Stored dataset items:
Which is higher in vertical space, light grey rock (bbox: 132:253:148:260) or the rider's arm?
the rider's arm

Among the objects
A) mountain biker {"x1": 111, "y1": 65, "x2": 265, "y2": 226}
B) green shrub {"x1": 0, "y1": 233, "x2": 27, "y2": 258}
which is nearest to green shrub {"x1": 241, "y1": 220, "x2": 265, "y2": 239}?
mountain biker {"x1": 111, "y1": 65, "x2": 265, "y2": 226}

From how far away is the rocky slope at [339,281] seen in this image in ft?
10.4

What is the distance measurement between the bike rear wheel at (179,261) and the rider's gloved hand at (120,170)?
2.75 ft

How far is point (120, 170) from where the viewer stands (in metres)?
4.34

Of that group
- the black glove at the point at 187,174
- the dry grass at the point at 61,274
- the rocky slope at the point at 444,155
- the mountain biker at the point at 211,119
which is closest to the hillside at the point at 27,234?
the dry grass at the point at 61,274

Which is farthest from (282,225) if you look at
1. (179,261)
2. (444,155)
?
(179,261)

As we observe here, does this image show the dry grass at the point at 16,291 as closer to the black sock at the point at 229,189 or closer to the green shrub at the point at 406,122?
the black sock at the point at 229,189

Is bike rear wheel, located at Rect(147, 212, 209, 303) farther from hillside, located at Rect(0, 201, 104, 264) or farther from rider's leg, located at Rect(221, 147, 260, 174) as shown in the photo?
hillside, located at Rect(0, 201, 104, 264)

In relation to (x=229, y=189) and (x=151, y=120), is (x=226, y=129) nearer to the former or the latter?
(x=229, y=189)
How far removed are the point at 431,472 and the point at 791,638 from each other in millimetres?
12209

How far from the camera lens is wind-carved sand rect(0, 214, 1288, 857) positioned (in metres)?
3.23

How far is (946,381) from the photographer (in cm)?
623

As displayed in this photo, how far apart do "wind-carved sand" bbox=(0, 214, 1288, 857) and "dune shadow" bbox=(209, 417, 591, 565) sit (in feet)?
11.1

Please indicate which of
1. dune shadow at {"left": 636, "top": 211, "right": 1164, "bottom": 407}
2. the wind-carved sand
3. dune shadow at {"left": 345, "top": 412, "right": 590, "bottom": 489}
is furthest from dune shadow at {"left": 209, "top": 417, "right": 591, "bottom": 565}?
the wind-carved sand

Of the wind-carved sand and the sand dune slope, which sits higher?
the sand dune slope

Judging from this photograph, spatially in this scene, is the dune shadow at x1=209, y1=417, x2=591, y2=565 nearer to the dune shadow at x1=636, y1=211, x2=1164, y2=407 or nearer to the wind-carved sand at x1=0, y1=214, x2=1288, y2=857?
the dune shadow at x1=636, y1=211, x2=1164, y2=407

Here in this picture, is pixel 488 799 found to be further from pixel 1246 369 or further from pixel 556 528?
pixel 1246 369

■ **What you are asked to do**
Retype word for word every line of the entries from the line containing "In relation to" through the final line of the entries, including both of those lines.

■ **Written response**
In relation to (x=229, y=189) and (x=151, y=120), is (x=226, y=129) nearer to the former or the latter?
(x=229, y=189)
How far removed are the point at 431,472 and the point at 791,638 from each other in millimetres?
12209

How far from the camera lens is wind-carved sand rect(0, 214, 1288, 857) positioned (in metres)?
3.23

How far is (946,381) from the photographer (in cm)?
623

As displayed in this photo, how far apart do "wind-carved sand" bbox=(0, 214, 1288, 857) and "dune shadow" bbox=(209, 417, 591, 565) sit (in feet)?
11.1

Please indicate which of
1. dune shadow at {"left": 636, "top": 211, "right": 1164, "bottom": 407}
2. the wind-carved sand
3. dune shadow at {"left": 345, "top": 412, "right": 590, "bottom": 489}
is furthest from dune shadow at {"left": 209, "top": 417, "right": 591, "bottom": 565}?
the wind-carved sand

Of the wind-carved sand and the sand dune slope, which sits higher?
the sand dune slope

Judging from this photograph, spatially in this scene, is the dune shadow at x1=209, y1=417, x2=591, y2=565 nearer to the dune shadow at x1=636, y1=211, x2=1164, y2=407 or nearer to the wind-carved sand at x1=0, y1=214, x2=1288, y2=857?
the dune shadow at x1=636, y1=211, x2=1164, y2=407

Here in this picture, is pixel 488 799 found to be further from pixel 1246 369 or further from pixel 556 528?
pixel 1246 369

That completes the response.